Anonymous FTP is enabled.

A mail server is explicitly configured to allow SMTP mail relay, which allows abuse by spammers.

An unrestricted remote trust relationship for Unix systems has been set up, e.g. by using a + sign in /etc/hosts.equiv.

A system-critical NETBIOS/SMB share has inappropriate access control.

ICMP echo (ping) is allowed from arbitrary hosts.

The permissions for system-critical data in an anonymous FTP account are inappropriate.
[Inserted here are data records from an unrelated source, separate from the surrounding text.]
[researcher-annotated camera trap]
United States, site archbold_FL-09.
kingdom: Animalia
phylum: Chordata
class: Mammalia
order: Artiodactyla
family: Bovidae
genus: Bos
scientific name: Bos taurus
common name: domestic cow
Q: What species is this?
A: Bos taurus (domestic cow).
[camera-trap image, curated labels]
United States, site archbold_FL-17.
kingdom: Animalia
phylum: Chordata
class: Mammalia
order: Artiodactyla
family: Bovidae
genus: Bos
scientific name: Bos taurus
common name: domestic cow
For example, the root directory is writeable by world, a real password file is obtainable, or executable commands such as "ls" can be overwritten.
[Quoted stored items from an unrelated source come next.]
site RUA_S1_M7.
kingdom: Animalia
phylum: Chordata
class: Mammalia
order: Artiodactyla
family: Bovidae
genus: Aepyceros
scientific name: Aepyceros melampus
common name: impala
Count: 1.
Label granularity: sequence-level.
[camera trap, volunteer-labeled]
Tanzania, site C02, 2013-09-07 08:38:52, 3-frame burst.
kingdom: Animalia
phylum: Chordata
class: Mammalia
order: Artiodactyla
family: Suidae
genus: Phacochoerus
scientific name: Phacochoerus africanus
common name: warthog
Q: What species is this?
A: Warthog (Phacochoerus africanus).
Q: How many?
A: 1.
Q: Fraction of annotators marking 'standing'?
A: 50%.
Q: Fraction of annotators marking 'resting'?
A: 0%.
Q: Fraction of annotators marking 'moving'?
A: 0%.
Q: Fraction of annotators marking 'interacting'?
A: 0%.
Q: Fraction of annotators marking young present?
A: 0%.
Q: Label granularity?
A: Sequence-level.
A router or firewall forwards external packets that claim to come from inside the network that the router/firewall is in front of.

A router or firewall forwards packets that claim to come from IANA reserved or private addresses, e.g. 10.x.x.x, 127.x.x.x, 217.x.x.x, etc.

A system is operating in "promiscuous" mode which allows it to perform packet sniffing.

A trust relationship exists between two Unix hosts.

An SSH server allows authentication through the .rhosts file.

A superfluous NFS server is running, but it is not importing or exporting any file systems.

Windows NT automatically logs in an administrator upon rebooting.

NFS exports system-critical data to the world, e.g. / or a password file.

A Unix account with a name other than "root" has UID 0, i.e. root privileges.

Two or more Unix accounts have the same UID.

A system-critical Unix file or directory has inappropriate permissions.

A system-critical Windows NT file or directory has inappropriate permissions.

IIS has the #exec function enabled for Server Side Include (SSI) files.

An attacker can force a printer to print arbitrary documents (e.g. if the printer doesn't require a password) or to become disabled.